What did @lizzzmoore actually say?
She didn't make medical claims. She invited skeptics to talk her out of peptides, saying she's "completely influenced" and "on the verge of getting on them." That's actually a reasonable posture, and it's worth noting: she's asking questions before acting, not selling anything. The video is essentially a public deliberation, not a health recommendation. That context matters before we fact-check it.
What she's implying, though, is that peptides are something a mother of four might reasonably consider for recovery, longevity, or optimization, which is exactly the category of claim that deserves scrutiny. The peptide space on TikTok is full of confident voices with financial incentives. She's right to be cautious. Whether the science justifies confidence in peptides at all is a different question.
Does the science back the general enthusiasm for peptides?
Partially, and only for specific compounds. The broad "peptide therapy" category is not one thing. It includes compounds with very different evidence bases, and lumping them together is one of the bigger problems in how this topic gets discussed online.
BPC-157, probably the most hyped peptide on TikTok, has solid animal data showing accelerated tendon and gut healing (Sikiric et al., 2018, Current Pharmaceutical Design), but human clinical trials are essentially nonexistent. TB-500's active fragment shows similar tissue repair signals in animal models, but again, human data is thin. GHK-Cu has genuine wound-healing research behind it, including some small human studies on skin and wound repair (Pickart et al., 2015, Journal of Aging Science). CJC-1295 and ipamorelin, which stimulate growth hormone release, have actual human pharmacokinetic data (Teichman et al., 2006, Journal of Clinical Endocrinology and Metabolism), but that doesn't automatically mean they're safe or appropriate for general wellness use. The enthusiasm often runs well ahead of the evidence.
What did she get wrong, and what did she get right?
She didn't get much wrong because she didn't assert much. The framing of seeking "last takes" before a decision is actually more epistemically honest than most peptide content on TikTok. Credit where it's due.
What's worth flagging is the implicit assumption that being "influenced" toward peptides is a neutral starting point. The peptide influencer ecosystem is heavily shaped by people who sell peptides or affiliated protocols. The research base for most peptides is preclinical at best. Being persuaded by TikTok consensus is not the same as being persuaded by evidence. A skeptic would ask: influenced by whom, and do those people have something to sell?

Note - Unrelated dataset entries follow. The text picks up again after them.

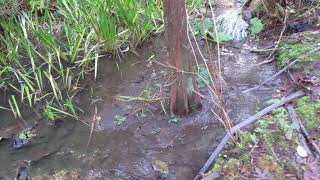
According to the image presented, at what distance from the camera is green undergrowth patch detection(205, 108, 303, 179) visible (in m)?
2.57

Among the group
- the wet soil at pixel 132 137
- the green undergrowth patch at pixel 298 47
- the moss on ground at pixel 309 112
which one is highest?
the green undergrowth patch at pixel 298 47

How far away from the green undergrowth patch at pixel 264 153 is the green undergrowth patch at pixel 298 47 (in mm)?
752

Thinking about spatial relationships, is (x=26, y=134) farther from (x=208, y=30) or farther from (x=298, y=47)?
(x=298, y=47)

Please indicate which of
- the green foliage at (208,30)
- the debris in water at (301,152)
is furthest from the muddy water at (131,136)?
the debris in water at (301,152)

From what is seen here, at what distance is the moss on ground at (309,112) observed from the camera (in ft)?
9.27

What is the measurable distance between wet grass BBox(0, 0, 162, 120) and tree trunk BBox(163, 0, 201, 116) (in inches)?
43.0

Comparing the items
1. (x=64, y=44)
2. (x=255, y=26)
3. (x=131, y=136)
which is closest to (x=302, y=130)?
(x=131, y=136)

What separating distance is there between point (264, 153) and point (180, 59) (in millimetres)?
797

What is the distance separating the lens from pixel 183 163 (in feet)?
9.37

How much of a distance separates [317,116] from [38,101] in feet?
7.47

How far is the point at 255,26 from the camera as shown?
14.0 ft

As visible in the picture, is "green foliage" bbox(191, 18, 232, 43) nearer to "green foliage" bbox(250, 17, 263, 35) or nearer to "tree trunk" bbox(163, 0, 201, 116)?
"green foliage" bbox(250, 17, 263, 35)

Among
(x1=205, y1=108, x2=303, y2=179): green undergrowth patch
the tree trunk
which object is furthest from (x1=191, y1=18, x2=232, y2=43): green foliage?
(x1=205, y1=108, x2=303, y2=179): green undergrowth patch

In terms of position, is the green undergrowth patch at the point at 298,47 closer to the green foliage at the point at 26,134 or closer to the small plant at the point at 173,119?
the small plant at the point at 173,119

The more important question she should be asking is not "talk me out of it" but "which specific peptide, for which specific outcome, with what evidence, prescribed and monitored by whom?" Those are not the same conversation.
What should you actually know before considering peptides?
Peptide therapy is not FDA-approved as a category. Individual compounds vary wildly. Some, like sermorelin, have legitimate FDA-approved history for specific clinical indications. Others, like BPC-157, have no approved human use and are currently on the FDA's list of compounds removed from the bulk compounding market as of 2022.
Compounded peptides, the kind most people actually get from telehealth platforms or wellness clinics, are not equivalent to pharmaceutical-grade drugs. Purity, dosing accuracy, and sterility vary by compounding pharmacy. This is a real safety consideration, not a technicality. Getting peptides from a regulated telehealth provider with licensed prescribers and vetted pharmacy partners is materially different from sourcing them through unregulated online channels. If someone is seriously considering peptides, that distinction matters more than any TikTok comment section.
- Ask your provider which specific peptide, at what dose, for how long, and what monitoring is included.
- Request information about the compounding pharmacy's accreditation (PCAB accreditation is a relevant standard).
- Be skeptical of anyone promising systemic benefits from a single peptide with no human trial data.
The bottom line on @lizzzmoore's approach
Crowdsourcing a health decision on TikTok is a flawed method even when the intent is good. The comment section will not contain a controlled trial. But her instinct to pause and gather information before acting is correct. The actual move is to bring that same skepticism to a consultation with a licensed provider who can evaluate her individual health context, not to weigh TikTok opinions against each other and pick a side.